Nel primo trimestre 2013 il 39,2% delle imprese della provincia di Avellino ha pagato alla scadenza le fatture ai propri fornitori, mentre il 43,7% ha saldato con un ritardo fino a 30 giorni oltre il termine e il 17,1% con un ritardo superiore ai 30 giorni. Una performance migliore della media regionale ma peggiore di quella nazionale. Si segnala inoltre il peggioramento dei ritardi gravi, più quasi raddoppiati in due anni, passati dall’8,8% del 2010 al 17,1% attuale. È quanto si evince dallo Studio Pagamenti 2013 realizzato da CRIBIS D&B, la società del Gruppo CRIF specializzata nelle business information, che ha analizzato i comportamenti di pagamento delle imprese campane nel primo trimestre 2013.
La classifica della puntualità a livello regionale vede, dopo Benevento, piazzarsi Avellino (39,2%), Salerno (38,8%) e Caserta (30,8%). Chiude Napoli con il 29,7% di imprese virtuose e ben il 22,3% di ritardi oltre i 30 giorni.

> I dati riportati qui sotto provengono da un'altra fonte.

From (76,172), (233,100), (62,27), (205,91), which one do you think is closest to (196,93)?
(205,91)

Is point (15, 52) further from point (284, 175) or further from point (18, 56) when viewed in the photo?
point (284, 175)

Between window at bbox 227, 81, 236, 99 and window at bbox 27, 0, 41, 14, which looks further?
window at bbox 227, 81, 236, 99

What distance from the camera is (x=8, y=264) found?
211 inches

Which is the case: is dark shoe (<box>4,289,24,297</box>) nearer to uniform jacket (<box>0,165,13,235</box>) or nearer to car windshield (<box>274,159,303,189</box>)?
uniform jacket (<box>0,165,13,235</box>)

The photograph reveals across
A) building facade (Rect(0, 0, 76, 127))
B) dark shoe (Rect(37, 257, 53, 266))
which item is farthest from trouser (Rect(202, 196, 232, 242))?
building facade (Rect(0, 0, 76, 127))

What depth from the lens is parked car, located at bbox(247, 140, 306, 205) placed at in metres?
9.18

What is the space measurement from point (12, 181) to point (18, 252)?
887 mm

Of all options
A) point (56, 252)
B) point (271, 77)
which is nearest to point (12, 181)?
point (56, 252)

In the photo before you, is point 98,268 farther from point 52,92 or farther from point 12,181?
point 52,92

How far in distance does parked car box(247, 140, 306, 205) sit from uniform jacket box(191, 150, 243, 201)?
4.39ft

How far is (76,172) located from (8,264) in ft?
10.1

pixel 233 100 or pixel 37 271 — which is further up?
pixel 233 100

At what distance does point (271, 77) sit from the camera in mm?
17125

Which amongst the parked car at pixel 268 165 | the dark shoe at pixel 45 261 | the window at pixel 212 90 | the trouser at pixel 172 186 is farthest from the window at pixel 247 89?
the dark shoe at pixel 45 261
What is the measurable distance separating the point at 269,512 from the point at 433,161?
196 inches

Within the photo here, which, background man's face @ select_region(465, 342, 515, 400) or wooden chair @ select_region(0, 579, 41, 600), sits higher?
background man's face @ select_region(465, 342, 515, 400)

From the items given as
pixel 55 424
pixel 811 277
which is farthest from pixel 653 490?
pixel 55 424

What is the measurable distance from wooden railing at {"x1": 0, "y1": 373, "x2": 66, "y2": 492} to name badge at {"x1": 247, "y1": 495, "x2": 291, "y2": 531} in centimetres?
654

Nella media regionale il 33,8% delle imprese della Campania ha onorato puntualmente i propri impegni nei confronti dei fornitori, mentre il 46,2% ha saldato le fatture con un ritardo fino a 30 giorni dai termini concordati e ben il 20,1% oltre i 30 giorni. Dall’analisi del trend si osserva che, nonostante un miglioramento dei pagamenti puntuali in regione rispetto al 2010, nello stesso periodo di osservazione i ritardi superiori ai 30 giorni sono aumentati addirittura del + 91,4%. A dimostrazione che anche in Campania in questi ultimi anni sono drammaticamente cresciute le difficoltà delle imprese a onorare gli impegni assunti entro i termini concordati.
Nel primo trimestre del 2013 la Campania esibisce una performance di pagamento inferiore sia alla media del Sud e Isole (37,2% di imprese puntuali e 17,5% di ritardi oltre i 30 giorni) sia alla media italiana (45,9% di imprese puntuali, 11,1% di ritardi oltre i 30 giorni).